Braque and Picasso conveyed elements of illusion, unconventional continuity and density. Even though the first world war stopped Picasso and Braque from working together on the Cubist movement, the cubist core continued to be active until the 1920’s. Cubism artists like Matisse, Laurens, Lipchitz, and Fernand Leger were all influenced by the works of Braque, Picasso, and Cezanne before them.
Pablo Picasso
Picasso was a Spanish painter and sculptor born in Malaga, Spain as the first child to Jose Ruiz y Blasco and Maria Picasso y Lopez. He is known as one of the founders of cubism along with Georges Braque.
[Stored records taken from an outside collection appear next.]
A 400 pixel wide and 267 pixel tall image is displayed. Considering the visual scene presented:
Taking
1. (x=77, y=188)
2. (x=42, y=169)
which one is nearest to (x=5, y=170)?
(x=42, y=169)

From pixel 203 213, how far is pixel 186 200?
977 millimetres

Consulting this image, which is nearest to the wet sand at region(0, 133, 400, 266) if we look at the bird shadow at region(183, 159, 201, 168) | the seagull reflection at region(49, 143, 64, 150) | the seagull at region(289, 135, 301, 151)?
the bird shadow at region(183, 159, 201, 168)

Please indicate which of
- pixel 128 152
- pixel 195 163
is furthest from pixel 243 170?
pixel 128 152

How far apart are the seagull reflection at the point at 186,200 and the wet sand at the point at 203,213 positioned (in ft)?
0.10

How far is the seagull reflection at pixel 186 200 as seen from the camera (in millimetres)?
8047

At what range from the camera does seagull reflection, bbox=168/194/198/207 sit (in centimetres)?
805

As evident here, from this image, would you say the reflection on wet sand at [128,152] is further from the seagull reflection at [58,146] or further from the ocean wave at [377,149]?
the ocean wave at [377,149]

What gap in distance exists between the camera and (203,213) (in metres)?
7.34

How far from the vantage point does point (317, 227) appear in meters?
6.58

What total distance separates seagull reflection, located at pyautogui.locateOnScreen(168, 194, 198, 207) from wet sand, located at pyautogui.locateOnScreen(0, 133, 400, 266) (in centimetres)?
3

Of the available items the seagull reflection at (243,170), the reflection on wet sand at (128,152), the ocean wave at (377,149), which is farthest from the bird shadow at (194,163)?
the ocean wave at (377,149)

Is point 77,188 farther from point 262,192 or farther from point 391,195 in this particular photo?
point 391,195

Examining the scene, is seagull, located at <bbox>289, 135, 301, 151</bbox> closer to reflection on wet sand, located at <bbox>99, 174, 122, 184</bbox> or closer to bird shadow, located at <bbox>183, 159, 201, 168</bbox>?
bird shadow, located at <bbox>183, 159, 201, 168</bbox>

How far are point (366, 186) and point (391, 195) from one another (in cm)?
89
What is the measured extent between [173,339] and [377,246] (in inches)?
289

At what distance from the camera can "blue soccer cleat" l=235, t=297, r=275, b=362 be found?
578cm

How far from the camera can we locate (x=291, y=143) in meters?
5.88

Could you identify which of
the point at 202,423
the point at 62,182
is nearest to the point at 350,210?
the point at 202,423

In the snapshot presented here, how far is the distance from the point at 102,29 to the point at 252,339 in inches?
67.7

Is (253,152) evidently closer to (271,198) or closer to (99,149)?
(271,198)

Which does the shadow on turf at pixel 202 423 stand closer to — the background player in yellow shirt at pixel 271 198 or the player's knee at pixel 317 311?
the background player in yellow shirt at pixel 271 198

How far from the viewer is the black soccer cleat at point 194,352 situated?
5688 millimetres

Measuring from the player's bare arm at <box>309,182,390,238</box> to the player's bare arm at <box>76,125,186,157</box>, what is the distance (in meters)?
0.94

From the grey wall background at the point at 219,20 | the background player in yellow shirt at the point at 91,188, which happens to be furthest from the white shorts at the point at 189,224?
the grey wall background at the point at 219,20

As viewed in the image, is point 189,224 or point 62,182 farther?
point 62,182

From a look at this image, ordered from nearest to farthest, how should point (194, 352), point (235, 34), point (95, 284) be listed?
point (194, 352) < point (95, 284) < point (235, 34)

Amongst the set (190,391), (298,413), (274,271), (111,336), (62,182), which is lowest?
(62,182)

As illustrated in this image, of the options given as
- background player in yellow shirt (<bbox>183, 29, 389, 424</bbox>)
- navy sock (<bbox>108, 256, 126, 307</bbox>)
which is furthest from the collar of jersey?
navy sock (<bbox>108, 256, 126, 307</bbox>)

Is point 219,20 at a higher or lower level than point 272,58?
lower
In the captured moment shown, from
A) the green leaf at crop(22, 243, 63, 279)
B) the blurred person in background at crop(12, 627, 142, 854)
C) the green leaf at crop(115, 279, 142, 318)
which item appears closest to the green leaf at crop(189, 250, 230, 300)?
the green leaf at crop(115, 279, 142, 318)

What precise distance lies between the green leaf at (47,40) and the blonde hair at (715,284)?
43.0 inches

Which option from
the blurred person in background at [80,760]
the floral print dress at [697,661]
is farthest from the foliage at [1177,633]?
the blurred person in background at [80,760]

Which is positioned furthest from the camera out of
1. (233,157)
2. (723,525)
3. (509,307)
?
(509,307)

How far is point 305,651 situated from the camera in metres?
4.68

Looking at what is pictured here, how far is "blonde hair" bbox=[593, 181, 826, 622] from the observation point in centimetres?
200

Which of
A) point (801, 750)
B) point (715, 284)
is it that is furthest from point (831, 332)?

In his lifetime Picasso created about 13000 paintings or designs, 34000 book illustrations, 300 sculptures, and 100000 art prints. Picasso’s father was a painter that specialized in natural bird images and was a famous professor of art in the School of Crafts. Picasso’s father tutored him in art, teaching him drawing and oil painting. Picasso went to school for carpentry throughout his childhood, but did not finish his college courses at the Academy of Arts in Madrid. In many of Picasso’s earliest works he uses images of harlequins, which are humorous characters sporting checkered clothing. The harlequin eventually became a symbol for Picasso. In the 1930’s the painter picked up a new symbol, the minotaur to replace the harlequin motif, most likely because of his interaction with the surrealists who often used the minotaur as a symbol. You’ll find an example of this in Picasso’s Guernica painting.
Picasso’s work can be divided into 5 different periods:
1. The Blue Period – ranged from 1901 to 1904 and consisted of low intensity blue paintings that were the result of the suicide of Carlos Casagemas, a close friend to Picasso. The Blue Period features acrobats, harlequins, paupers, various artists, and women of the night.
2. The Rose Period – ranged from 1905 to 1907 and was characterized by more upbeat colors including oranges and pinks. Picasso was in Paris at the time and had befriended Fernande Olivier, a model for artists.
3. The African influenced Period – ranged from 1908 to 1909 and was influenced by African artifacts.
4. Analytic Cubism – ranged from 1909 to 1912 and featured the unique cubist style which he developed with Braque using browns and grays. The motive was to pick objects apart and analyze them in terms of shapes and components that make them up. Picasso and Braque’s paintings resemble each other’s at this time.
5. Synthetic Cubism – ranged from 1912 to 1919 in which Picasso used pieces of cut paper to create artwork. He’d paste the fragments of newsprint, magazines, and wallpaper into collages, which were the first to be presented as fine art.